Data pulled from a collection:
● ● ● ● ● ● ●
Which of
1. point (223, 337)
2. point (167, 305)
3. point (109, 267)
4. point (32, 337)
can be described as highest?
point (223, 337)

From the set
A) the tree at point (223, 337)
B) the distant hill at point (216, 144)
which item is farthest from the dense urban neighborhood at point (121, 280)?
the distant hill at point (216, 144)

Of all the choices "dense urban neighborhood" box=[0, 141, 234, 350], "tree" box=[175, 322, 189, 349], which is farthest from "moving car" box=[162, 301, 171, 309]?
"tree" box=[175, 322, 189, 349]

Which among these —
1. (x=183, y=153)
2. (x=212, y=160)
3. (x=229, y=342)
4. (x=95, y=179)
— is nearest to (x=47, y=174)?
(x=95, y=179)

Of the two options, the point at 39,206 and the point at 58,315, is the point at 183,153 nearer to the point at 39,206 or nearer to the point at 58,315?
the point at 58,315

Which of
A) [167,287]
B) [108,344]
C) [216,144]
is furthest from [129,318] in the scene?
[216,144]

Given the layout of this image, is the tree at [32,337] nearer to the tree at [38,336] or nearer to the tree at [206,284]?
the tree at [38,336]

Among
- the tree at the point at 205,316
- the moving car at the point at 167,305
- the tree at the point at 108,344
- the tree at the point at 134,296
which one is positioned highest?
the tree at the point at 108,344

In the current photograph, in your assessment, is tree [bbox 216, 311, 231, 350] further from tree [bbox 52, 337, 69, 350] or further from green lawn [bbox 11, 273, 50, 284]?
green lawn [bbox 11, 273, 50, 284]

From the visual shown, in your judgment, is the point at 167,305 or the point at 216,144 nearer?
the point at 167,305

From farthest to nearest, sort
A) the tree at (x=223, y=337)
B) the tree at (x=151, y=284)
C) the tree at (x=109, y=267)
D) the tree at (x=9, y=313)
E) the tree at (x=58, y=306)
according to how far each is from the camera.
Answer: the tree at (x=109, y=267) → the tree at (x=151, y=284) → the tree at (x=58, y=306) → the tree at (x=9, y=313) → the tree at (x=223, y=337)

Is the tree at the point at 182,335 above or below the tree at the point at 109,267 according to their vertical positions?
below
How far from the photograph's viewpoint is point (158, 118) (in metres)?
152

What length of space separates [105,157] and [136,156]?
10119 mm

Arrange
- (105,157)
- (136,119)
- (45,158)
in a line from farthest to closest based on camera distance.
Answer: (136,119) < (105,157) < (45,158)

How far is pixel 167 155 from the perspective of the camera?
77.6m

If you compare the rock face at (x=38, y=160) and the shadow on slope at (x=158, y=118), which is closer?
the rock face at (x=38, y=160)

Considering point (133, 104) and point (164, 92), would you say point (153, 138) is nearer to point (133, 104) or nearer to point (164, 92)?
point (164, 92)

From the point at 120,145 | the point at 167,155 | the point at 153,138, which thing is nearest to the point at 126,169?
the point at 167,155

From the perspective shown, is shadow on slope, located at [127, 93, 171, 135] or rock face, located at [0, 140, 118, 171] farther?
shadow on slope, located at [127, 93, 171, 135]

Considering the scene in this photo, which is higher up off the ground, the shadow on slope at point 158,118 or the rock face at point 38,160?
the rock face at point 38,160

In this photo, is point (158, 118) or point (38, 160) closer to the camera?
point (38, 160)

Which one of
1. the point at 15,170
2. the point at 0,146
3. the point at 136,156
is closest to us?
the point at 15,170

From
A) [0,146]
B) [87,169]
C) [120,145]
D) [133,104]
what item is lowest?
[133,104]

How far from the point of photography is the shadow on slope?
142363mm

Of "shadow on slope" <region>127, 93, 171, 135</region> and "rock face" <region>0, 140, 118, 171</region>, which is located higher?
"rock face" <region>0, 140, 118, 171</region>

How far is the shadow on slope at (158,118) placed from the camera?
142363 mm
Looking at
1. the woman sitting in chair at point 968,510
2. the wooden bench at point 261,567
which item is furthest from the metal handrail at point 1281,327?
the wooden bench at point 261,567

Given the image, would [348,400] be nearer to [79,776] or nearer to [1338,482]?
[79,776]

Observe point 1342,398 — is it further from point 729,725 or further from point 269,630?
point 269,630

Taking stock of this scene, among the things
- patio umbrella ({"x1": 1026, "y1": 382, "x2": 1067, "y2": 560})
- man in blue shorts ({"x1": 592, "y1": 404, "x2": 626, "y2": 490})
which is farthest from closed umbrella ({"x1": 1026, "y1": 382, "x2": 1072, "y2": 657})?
● ● ● ● ● ● ●
• What the task requires
Copy every line of the data above without changing anything.

• Solution for this problem
Which of
1. point (223, 337)
2. point (167, 305)
3. point (109, 267)
4. point (32, 337)
can be described as highest?
point (223, 337)

From the set
A) the tree at point (223, 337)
B) the distant hill at point (216, 144)
which item is farthest from the dense urban neighborhood at point (121, 280)?
the distant hill at point (216, 144)

Of all the choices "dense urban neighborhood" box=[0, 141, 234, 350], "tree" box=[175, 322, 189, 349], which is farthest from "moving car" box=[162, 301, 171, 309]?
"tree" box=[175, 322, 189, 349]

Which among these —
1. (x=183, y=153)
2. (x=212, y=160)
3. (x=229, y=342)
4. (x=95, y=179)
— is nearest to (x=47, y=174)?
(x=95, y=179)

Of the two options, the point at 39,206 and the point at 58,315, is the point at 183,153 nearer to the point at 39,206 or nearer to the point at 58,315?
the point at 58,315

Which of
A) [167,287]
B) [108,344]
C) [216,144]
is furthest from [129,318] in the scene?
[216,144]

Given the layout of this image, is the tree at [32,337] nearer to the tree at [38,336] or nearer to the tree at [206,284]?
the tree at [38,336]

Among
- the tree at the point at 205,316
- the moving car at the point at 167,305
- the tree at the point at 108,344
- the tree at the point at 134,296
which one is positioned highest?
the tree at the point at 108,344

In the current photograph, in your assessment, is tree [bbox 216, 311, 231, 350] further from tree [bbox 52, 337, 69, 350] or further from green lawn [bbox 11, 273, 50, 284]?
green lawn [bbox 11, 273, 50, 284]

From the visual shown, in your judgment, is the point at 167,305 or the point at 216,144 nearer?
the point at 167,305

From farthest to nearest, sort
A) the tree at (x=223, y=337)
B) the tree at (x=151, y=284)
C) the tree at (x=109, y=267)
D) the tree at (x=9, y=313)
E) the tree at (x=58, y=306)
according to how far each is from the camera.
Answer: the tree at (x=109, y=267) → the tree at (x=151, y=284) → the tree at (x=58, y=306) → the tree at (x=9, y=313) → the tree at (x=223, y=337)

Is the tree at the point at 182,335 above or below the tree at the point at 109,267 according to their vertical positions?
below
How far from the photograph's viewpoint is point (158, 118) (in metres)?
152

What length of space separates [105,157] and [136,156]?
10119 mm

Arrange
- (105,157)
- (136,119)
- (45,158)
in a line from farthest to closest based on camera distance.
Answer: (136,119) < (105,157) < (45,158)

How far is pixel 167 155 from the perspective of the camera?
77.6m

If you compare the rock face at (x=38, y=160) and the shadow on slope at (x=158, y=118), which is closer?
the rock face at (x=38, y=160)

Considering point (133, 104) and point (164, 92), would you say point (153, 138) is nearer to point (133, 104) or nearer to point (164, 92)?
point (164, 92)

From the point at 120,145 | the point at 167,155 | the point at 153,138, which thing is nearest to the point at 126,169?
the point at 167,155

From the perspective shown, is shadow on slope, located at [127, 93, 171, 135] or rock face, located at [0, 140, 118, 171] farther?
shadow on slope, located at [127, 93, 171, 135]

Considering the scene in this photo, which is higher up off the ground, the shadow on slope at point 158,118 or the rock face at point 38,160?
the rock face at point 38,160

In this photo, is point (158, 118) or point (38, 160) closer to the camera?
point (38, 160)

Which one of
1. the point at 15,170
2. the point at 0,146
3. the point at 136,156
is closest to us?
the point at 15,170

From
A) [0,146]
B) [87,169]
C) [120,145]
D) [133,104]
what item is lowest?
[133,104]

How far from the point of photography is the shadow on slope?
142363mm

Of "shadow on slope" <region>127, 93, 171, 135</region> and "rock face" <region>0, 140, 118, 171</region>, which is located higher?
"rock face" <region>0, 140, 118, 171</region>

How far is the shadow on slope at (158,118) placed from the camera?
142363 mm
Looking at
1. the woman sitting in chair at point 968,510
2. the wooden bench at point 261,567
which item is furthest from the metal handrail at point 1281,327?
the wooden bench at point 261,567

Given the image, would [348,400] be nearer to [79,776] or nearer to [1338,482]?
[79,776]

Observe point 1342,398 — is it further from point 729,725 or further from point 269,630?
point 269,630

Taking stock of this scene, among the things
- patio umbrella ({"x1": 1026, "y1": 382, "x2": 1067, "y2": 560})
- man in blue shorts ({"x1": 592, "y1": 404, "x2": 626, "y2": 490})
which is farthest from closed umbrella ({"x1": 1026, "y1": 382, "x2": 1072, "y2": 657})?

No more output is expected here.